### Passage for review
# # # # #

The Department of Defense published the long-awaited proposed rule at the end of last year for the Cybersecurity Maturity Model Certification Program. The proposed rule is our first comprehensive look at the latest version of the CMMC program (referred to as CMMC 2.0), which will become effective once final changes are made to DoD contractor regulations. The program attempts to simplify the Department of Defense's various cybersecurity requirements and provide greater flexibility in the certification process.
As many know, the CMMC program is the Department of Defense's way of ensuring that defense contractors and service providers implement required cybersecurity measures. Under the program, companies will need to achieve a level of accreditation (either through self-assessment or third-party evaluation) based on the sensitivity of information related to the DoD program before they can receive contract awards.
CMMC 2.0 introduced a tiered model (with three levels). Under the proposed rule, there would also be a four-phase, two-and-a-half-year approach to implementing the program starting with basic requirements and progressing to more stringent requirements. Once the program takes effect, companies will need to meet requirements associated with the current phase and level of CMMC associated with their contracts.

# # # # #

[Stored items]
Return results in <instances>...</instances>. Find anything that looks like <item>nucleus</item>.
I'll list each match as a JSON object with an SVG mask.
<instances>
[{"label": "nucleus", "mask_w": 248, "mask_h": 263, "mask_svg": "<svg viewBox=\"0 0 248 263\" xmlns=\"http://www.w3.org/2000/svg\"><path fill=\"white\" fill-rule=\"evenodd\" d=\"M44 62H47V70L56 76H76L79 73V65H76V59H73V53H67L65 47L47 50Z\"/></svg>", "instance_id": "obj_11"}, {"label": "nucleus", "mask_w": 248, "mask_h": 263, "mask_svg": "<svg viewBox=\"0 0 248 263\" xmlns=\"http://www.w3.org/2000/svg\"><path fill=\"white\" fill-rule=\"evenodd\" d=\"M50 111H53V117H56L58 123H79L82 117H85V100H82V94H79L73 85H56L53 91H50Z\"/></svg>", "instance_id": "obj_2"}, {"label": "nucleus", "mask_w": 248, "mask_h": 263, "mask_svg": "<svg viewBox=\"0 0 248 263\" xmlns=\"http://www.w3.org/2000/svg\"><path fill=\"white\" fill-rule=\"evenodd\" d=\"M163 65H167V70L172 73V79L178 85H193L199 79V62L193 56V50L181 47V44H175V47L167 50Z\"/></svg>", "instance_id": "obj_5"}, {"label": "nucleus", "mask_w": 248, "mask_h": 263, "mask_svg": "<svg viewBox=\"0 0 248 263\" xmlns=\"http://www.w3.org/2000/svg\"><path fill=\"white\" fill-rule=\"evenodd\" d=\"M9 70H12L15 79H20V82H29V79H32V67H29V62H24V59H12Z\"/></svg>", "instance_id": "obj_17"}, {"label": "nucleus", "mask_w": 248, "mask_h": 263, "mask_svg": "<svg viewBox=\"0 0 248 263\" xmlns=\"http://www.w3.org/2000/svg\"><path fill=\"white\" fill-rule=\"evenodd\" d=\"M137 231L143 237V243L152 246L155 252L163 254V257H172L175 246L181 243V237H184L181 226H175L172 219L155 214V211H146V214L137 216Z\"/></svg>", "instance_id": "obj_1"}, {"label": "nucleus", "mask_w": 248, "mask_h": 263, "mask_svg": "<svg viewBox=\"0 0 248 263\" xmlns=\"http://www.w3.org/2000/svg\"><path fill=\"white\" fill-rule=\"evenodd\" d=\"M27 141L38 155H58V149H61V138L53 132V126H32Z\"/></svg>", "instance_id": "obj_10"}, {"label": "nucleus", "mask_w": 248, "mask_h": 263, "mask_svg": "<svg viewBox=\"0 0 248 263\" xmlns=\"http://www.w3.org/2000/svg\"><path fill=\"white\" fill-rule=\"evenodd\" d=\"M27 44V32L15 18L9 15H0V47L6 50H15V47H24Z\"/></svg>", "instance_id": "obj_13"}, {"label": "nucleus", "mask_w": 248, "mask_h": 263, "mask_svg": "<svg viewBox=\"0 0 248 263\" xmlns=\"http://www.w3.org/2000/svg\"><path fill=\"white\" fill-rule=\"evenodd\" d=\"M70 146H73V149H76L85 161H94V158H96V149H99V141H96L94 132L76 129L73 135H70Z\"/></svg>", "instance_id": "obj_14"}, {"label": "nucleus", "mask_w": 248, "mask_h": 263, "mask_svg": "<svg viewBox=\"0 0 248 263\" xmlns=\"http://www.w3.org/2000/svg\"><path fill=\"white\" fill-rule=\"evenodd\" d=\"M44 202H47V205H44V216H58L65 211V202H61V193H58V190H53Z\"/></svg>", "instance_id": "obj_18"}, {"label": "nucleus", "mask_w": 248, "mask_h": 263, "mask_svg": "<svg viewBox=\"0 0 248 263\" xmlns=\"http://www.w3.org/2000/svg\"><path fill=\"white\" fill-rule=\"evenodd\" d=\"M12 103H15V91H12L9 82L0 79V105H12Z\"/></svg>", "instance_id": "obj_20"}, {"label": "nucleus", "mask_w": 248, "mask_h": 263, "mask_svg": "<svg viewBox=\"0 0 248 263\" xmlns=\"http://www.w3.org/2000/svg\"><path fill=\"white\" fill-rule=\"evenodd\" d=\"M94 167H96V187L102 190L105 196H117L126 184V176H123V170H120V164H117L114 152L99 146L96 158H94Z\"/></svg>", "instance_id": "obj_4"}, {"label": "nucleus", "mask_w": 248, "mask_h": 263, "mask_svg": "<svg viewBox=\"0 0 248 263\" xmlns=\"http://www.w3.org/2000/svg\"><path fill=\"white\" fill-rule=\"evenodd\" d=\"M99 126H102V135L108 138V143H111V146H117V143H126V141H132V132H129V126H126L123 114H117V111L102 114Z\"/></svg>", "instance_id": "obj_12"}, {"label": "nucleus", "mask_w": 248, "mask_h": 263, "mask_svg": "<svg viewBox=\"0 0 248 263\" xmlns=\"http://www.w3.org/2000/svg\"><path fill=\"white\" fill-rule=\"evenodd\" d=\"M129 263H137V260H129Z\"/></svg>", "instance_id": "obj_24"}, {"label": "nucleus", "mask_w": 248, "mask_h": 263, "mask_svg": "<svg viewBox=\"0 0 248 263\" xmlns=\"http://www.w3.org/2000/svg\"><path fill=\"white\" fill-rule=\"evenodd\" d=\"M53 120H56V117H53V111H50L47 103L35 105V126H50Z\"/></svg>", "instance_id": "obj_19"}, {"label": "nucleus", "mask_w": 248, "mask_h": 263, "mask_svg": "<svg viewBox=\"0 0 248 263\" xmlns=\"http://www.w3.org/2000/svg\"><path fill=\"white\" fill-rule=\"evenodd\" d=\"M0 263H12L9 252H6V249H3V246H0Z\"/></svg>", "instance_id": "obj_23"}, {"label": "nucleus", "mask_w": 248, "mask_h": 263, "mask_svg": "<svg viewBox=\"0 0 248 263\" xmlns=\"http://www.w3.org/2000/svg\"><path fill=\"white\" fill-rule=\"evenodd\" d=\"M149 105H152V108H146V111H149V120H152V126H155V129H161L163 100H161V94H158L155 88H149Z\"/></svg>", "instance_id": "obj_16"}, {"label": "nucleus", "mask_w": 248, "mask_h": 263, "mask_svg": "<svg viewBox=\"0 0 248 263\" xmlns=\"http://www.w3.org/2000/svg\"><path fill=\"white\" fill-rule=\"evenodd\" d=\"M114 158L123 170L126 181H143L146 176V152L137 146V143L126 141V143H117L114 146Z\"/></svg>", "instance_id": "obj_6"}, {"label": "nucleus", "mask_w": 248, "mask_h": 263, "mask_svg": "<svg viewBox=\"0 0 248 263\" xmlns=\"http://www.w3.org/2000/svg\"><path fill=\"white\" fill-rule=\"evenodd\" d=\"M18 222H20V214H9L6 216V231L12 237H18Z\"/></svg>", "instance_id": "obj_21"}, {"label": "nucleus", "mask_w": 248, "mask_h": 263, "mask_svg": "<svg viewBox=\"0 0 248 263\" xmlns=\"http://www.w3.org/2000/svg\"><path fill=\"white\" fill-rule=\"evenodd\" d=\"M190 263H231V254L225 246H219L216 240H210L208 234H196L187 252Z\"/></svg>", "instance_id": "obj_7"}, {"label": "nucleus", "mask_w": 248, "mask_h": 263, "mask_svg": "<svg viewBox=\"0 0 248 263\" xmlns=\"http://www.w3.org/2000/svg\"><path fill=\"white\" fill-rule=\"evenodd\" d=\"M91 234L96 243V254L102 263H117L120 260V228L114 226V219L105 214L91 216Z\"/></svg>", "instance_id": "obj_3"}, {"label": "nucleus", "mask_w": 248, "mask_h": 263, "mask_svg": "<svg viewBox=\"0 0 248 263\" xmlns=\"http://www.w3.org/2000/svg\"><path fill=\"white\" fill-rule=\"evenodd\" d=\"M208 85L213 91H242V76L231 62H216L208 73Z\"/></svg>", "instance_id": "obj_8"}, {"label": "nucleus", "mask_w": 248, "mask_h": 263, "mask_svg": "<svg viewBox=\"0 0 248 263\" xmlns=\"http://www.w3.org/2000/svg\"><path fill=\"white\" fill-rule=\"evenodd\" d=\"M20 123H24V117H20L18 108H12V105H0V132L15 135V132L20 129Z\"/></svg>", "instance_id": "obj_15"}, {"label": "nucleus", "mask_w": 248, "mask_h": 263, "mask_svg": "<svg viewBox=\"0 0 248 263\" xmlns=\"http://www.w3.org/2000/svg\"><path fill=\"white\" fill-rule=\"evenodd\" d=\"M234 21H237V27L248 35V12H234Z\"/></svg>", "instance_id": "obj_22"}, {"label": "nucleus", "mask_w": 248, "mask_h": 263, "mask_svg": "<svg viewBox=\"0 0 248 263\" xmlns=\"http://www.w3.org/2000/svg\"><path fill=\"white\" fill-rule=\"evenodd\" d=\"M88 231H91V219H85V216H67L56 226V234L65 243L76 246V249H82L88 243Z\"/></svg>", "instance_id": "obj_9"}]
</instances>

# # # # #

### Apply what you read
a – Please write out the part of the CMMC passage that begins at the words "CMMC 2.0 introduced" and stops after "with their contracts.".
b – List every remark the CMMC passage places in parentheses.
Work from the CMMC passage alone, not the rows.

### Solutions to the exercise
a –
CMMC 2.0 introduced a tiered model (with three levels). Under the proposed rule, there would also be a four-phase, two-and-a-half-year approach to implementing the program starting with basic requirements and progressing to more stringent requirements. Once the program takes effect, companies will need to meet requirements associated with the current phase and level of CMMC associated with their contracts.

b –
- referred to as CMMC 2.0
- either through self-assessment or third-party evaluation
- with three levels